# EXTRACT

********************

The RMA allows testing of a variety of motor functions and is subdivided into 3 main aspects: gross, leg and trunk, and upper extremity functions. Each of the 3 subtests is a reliable and responsive measurement of motor function.¹⁹ The RMA has been applied in numerous studies.^20-24 As a general rule, the assessment contains tasks with increasing difficulty and complexity. As soon as the subject is unable to complete 3 consecutive tasks, the assessment is finished. For gross function, the scale consists of 13 items. These items mainly test transfer and walking abilities of increasing difficulty and complexity. For leg and trunk function there are 10 items. They test leg functions in lying and standing position. Upper extremity assessment consists of 15 items. These start with simple proximal movements and finish with tasks requiring good dexterity.

Barthel Index

The BI is a 10-item instrument that measures functional independence in personal activities of daily living. The items include the assessment of feeding, moving from wheelchair to bed, personal toilet, getting on/off toilet, bathing, walking on level surface, ascending/descending stairs, dressing, and controlling bladder and bowels. The BI is quick and easy to complete. It is one of the most frequently used assessments and has been shown to have good reliability and validity. Responsiveness is limited, in particular for very small and very severe deficits (for review, see Quinn et al²⁵). Several studies have compared BI and Functional Independence Measure and have found a good responsiveness for both^26,27 and a high correlation between them.²⁸

Genotyping Technique

Genomic DNA was extracted from venous blood samples, using the GenElute DNA extraction kit (Sigma, St. Louis, Missouri). Genotyping of DNA fragments containing the COMT Val108/158Met polymorphism (human chromosome 22q11; GenBank accession number Z26491) was performed using standard polymerase chain reaction methods (for detailed protocols, see Schott et al²⁹).

The COMT genotype was determined by digesting polymerase chain reaction products with NlaIII at 37°C for 3 hours. This yielded 3 fragments (114, 70, and 54 bp) for the Val allele and 4 fragments (96, 70, 54, and 18 bp) for the Met allele. The restriction fragments were separated on an ethidium bromide–stained agarose gel (4.5%), and visualized under ultraviolet light. The Val and Met alleles were determined by the presence of a 114-bp fragment and a 96-bp fragment, respectively.

Results

Patient Characteristics

Twelve patients had Val/Val alleles, 47 patients showed a Val/Met polymorphism, and 24 patients carried the Met/Met polymorphism. There were no significant differences between these 3 groups regarding age, sex distribution, time since stroke occurrence, paretic body side, infarct localization (subcortical infarcts vs infarcts with cortical involvement), presence of sensory deficits, and intake of an antidepressant drug during the study period. Further details are presented in Table 1. The number of dropouts at the follow-up examination was low. Five patients could not be tested after 6 months. Two had died, the other 3 were still too severely affected to be transported to our hospital. One belonged to the group with Val/Val polymorphism, 3 carried a Val/Met polymorphism, and 1 belonged to the Met/Met polymorphism group. For statistical analysis, only those patients who had participated in all examinations (n = 78) were analyzed.

********************

# DATA EXCERPTS
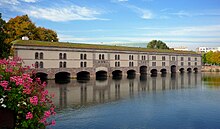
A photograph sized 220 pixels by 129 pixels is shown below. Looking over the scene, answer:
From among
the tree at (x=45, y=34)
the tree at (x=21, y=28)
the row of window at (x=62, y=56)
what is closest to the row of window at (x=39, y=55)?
the row of window at (x=62, y=56)

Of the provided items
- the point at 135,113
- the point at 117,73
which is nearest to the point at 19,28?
the point at 117,73

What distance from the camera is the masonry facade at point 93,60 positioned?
5353 centimetres

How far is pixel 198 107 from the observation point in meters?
27.1

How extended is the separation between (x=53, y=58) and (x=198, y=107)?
124 ft

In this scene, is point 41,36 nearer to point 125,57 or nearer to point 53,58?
point 53,58

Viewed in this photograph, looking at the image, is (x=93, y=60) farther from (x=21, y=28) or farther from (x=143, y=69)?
(x=143, y=69)

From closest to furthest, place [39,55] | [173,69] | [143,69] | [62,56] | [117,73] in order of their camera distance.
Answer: [39,55] → [62,56] → [117,73] → [143,69] → [173,69]

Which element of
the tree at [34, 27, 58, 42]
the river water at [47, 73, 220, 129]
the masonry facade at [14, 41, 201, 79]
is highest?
the tree at [34, 27, 58, 42]

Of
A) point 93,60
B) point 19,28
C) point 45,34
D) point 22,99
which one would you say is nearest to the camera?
point 22,99

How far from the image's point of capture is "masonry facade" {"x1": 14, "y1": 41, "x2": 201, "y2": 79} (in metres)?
53.5

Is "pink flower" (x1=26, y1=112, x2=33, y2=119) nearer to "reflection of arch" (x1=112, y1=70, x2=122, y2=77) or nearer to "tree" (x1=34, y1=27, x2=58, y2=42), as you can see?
"tree" (x1=34, y1=27, x2=58, y2=42)

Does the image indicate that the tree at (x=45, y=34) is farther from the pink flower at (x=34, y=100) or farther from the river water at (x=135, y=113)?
the pink flower at (x=34, y=100)

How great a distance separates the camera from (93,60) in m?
64.5

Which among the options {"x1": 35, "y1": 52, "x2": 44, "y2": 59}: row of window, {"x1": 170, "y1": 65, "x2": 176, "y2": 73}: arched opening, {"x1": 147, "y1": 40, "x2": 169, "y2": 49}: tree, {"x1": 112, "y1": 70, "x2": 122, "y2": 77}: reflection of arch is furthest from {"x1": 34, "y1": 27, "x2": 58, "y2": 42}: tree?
{"x1": 147, "y1": 40, "x2": 169, "y2": 49}: tree
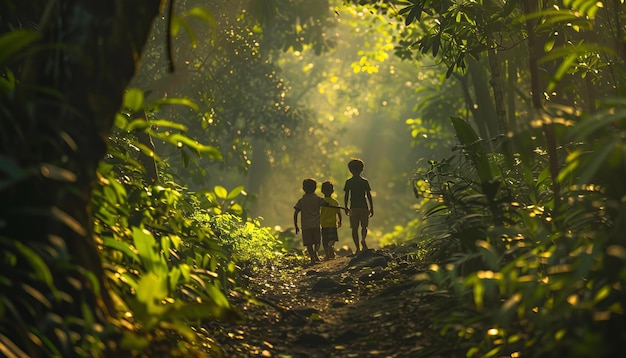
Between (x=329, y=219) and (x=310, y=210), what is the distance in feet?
1.22

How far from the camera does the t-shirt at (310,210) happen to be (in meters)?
12.3

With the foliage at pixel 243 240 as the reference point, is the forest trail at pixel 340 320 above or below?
below

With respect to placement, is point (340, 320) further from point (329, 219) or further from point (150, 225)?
point (329, 219)

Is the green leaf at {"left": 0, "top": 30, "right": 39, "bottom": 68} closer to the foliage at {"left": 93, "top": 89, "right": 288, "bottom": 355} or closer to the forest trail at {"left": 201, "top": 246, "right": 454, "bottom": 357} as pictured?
the foliage at {"left": 93, "top": 89, "right": 288, "bottom": 355}

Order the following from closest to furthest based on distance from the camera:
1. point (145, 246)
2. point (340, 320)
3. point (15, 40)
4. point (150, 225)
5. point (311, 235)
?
point (15, 40) < point (145, 246) < point (150, 225) < point (340, 320) < point (311, 235)

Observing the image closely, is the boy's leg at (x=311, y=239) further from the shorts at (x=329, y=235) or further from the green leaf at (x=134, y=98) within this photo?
the green leaf at (x=134, y=98)

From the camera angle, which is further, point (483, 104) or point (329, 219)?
point (483, 104)

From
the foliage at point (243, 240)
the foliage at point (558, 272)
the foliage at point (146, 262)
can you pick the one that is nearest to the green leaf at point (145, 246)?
the foliage at point (146, 262)

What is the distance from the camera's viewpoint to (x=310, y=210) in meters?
12.3

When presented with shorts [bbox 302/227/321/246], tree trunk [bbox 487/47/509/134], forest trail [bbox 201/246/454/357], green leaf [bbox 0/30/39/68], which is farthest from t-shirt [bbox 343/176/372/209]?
green leaf [bbox 0/30/39/68]

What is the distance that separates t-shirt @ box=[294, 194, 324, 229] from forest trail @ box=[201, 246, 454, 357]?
3.79 metres

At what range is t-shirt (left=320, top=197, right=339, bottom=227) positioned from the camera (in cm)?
1204

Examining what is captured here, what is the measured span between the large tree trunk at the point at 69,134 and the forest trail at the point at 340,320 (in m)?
1.49

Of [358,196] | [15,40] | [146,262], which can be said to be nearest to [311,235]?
[358,196]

********************

# ACTIVITY 1
Answer these questions from the stroke study excerpt:
(a) How many items make up the RMA's upper extremity assessment?
(b) Which enzyme was used to digest the polymerase chain reaction products?
(c) How many patients carried the Met/Met polymorphism?
# ACTIVITY 2
Carry the stroke study excerpt on past its final sentence.
The listing comes from a different source than the text.

# RESPONSE 1
(a) 15
(b) NlaIII
(c) 24

# RESPONSE 2
BI Results

The ANOVA result indicated that the 3 groups differed significantly in their BI values, F(1, 233) = 6.64; P = .002. BI values measured at the 3 time points also differed significantly, F(1, 233) = 74.4; P < .001. However, there was no interaction between the factor “TIME” and the factor “GROUP.” A post hoc Bonferroni-corrected analysis indicated that patients with Val/Val polymorphism differed significantly from patients with Met/Met polymorphism (P = .014) and Val/Met carriers were significantly different from Met/Met carriers (P = .005). No difference was observed between the BI values of Val/Val and Val/Met polymorphism carriers (P = .91). See Figure 1.

Figure 1.

Changes of the Barthel Index in relation to the catechol-O-methyltransferase (COMT) polymorphism. 1. Examination immediately after study inclusion; 2. examination 4 weeks later; 3. examination 6 months later; for statistical significances, see Results section.

Rivermead Motor Assessment

Gross Function RMA

The ANOVA showed a significant difference for the factor “GROUP,” F(1, 233) = 5.77; P = .004, and for the factor “TIME,” F(1, 233) = 51.7; P < .001, but no significant interaction. A post hoc Bonferroni- corrected analysis showed a significant difference between Val/Val and Met/Met carriers (P = .003) and trends for the difference between Val/Val and Val/Met carriers (P = .108) and between Val/Met and Met/Met carriers (P = .147). See Figure 2.

Figure 2.

Changes of 3 scales of the Rivermead Motor Assessment (RMA) in relation to the catechol-O-methyltransferase (COMT) polymorphism. (A) Gross functions of the RMA. (B) Leg and trunk function of the RMA. (C) Upper extremity function of the RMA. 1. Examination immediately after study inclusion; 2. examination 4 weeks later; 3. examination 6 months later; for statistical significances, see Results section.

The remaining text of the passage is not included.